Him: “Where did you lose it?”
Me:”In the bus. I got down at Nagarabhavi Circle”.
Him:”Where did you get in?”
Me:”The petrol pump bus stand”(showing hand behind my back, not keen on letting him punt me to some other station. There are enough petrol pumps in Chandra layout to douse his doubts.)
“OK.” he said after reading it, “you can go now”. The smirk was back. I waited. “You haven’t asked for acknowledgement here.” I didn’t counter him this time. He was even helpful about asking me to add one sentence at the end. I did that and he passed it on to the elderly minion, who pulled out an acknowledgement book and wrote out the numbers – Sim and IMEI. I had to dictate them slowly, making sure I mixed up the Kannada and English getting him to translate some and not translate others. He took his time, struggled and finally finished the job, handing it over to the senior.
He took a look, while talking on the phone, and signed and stamped the little receipt. I started stretching my hand, but the ack made it back to the old man. I knew there was going to be more and this was the interesting part, for them. “Do you want a xerox of this letter?” he asked me. I declined, eyes firmly on the acknowledgement, knowing that a xerox of a letter with just my signature would be of no use. Over to the old minion.
Old Constable:”Where do you work?”
I could guess the next question, “How much do you earn?” and then the entitlement that I’d need to fulfill. I slowly stretched my hand out, while looking at the ack all the time. Being a minion, he responded to outstretched hands asking for something by just handing it over. I took the ack, looked at it, said “Thank you”, gave them a smile and turned back.

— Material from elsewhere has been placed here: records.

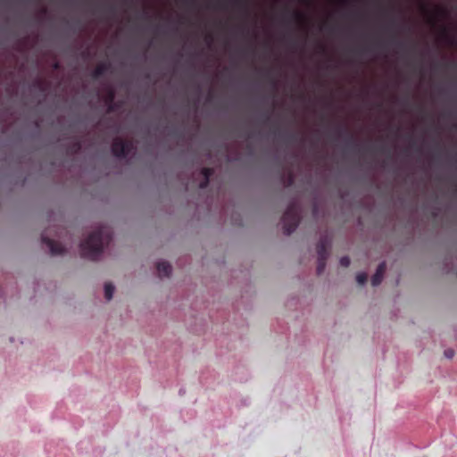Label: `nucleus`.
Masks as SVG:
<instances>
[{
	"mask_svg": "<svg viewBox=\"0 0 457 457\" xmlns=\"http://www.w3.org/2000/svg\"><path fill=\"white\" fill-rule=\"evenodd\" d=\"M386 270V264L385 262H382L381 263L378 264L376 273L371 278L372 286H378L382 282Z\"/></svg>",
	"mask_w": 457,
	"mask_h": 457,
	"instance_id": "obj_6",
	"label": "nucleus"
},
{
	"mask_svg": "<svg viewBox=\"0 0 457 457\" xmlns=\"http://www.w3.org/2000/svg\"><path fill=\"white\" fill-rule=\"evenodd\" d=\"M110 69V63L108 62H102L96 65L95 70L92 71V78L97 79L105 74Z\"/></svg>",
	"mask_w": 457,
	"mask_h": 457,
	"instance_id": "obj_8",
	"label": "nucleus"
},
{
	"mask_svg": "<svg viewBox=\"0 0 457 457\" xmlns=\"http://www.w3.org/2000/svg\"><path fill=\"white\" fill-rule=\"evenodd\" d=\"M328 258L326 257H318V263H317V274L320 275L323 273L326 264H327Z\"/></svg>",
	"mask_w": 457,
	"mask_h": 457,
	"instance_id": "obj_13",
	"label": "nucleus"
},
{
	"mask_svg": "<svg viewBox=\"0 0 457 457\" xmlns=\"http://www.w3.org/2000/svg\"><path fill=\"white\" fill-rule=\"evenodd\" d=\"M320 50H321L322 52H324V51H325V47H324V46H321V45H320Z\"/></svg>",
	"mask_w": 457,
	"mask_h": 457,
	"instance_id": "obj_25",
	"label": "nucleus"
},
{
	"mask_svg": "<svg viewBox=\"0 0 457 457\" xmlns=\"http://www.w3.org/2000/svg\"><path fill=\"white\" fill-rule=\"evenodd\" d=\"M112 238L111 228L108 226H100L80 243L81 256L90 261H96Z\"/></svg>",
	"mask_w": 457,
	"mask_h": 457,
	"instance_id": "obj_1",
	"label": "nucleus"
},
{
	"mask_svg": "<svg viewBox=\"0 0 457 457\" xmlns=\"http://www.w3.org/2000/svg\"><path fill=\"white\" fill-rule=\"evenodd\" d=\"M107 104V112H112L115 111V104L114 102L112 103H106Z\"/></svg>",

“Wait…come here” the old man called out. I walked along, my job done and already mentally far off from the station.
I walked along to Airtel and asked them about blocking the IMEI. “You have to talk to the handset maker” they said. I called up Apple support and got this from the fake-accent putting Indian: “Sir, Apple is a hardware manufacturer. We also provide software and some services. It is up to the carrier to enable ordisable the services. We also allow third parties to develop services that you could run on our OS and perform specific functions. For what you are asking, our liability for this service ends with the hardware. For voice and data related queries and services you would need to talk to your carrier and if they provide such a service, we would not hinder/block them. Of course, there are also third party services which you could have used for this. Apple also provides a platform for them. Blah blah.” No kidding.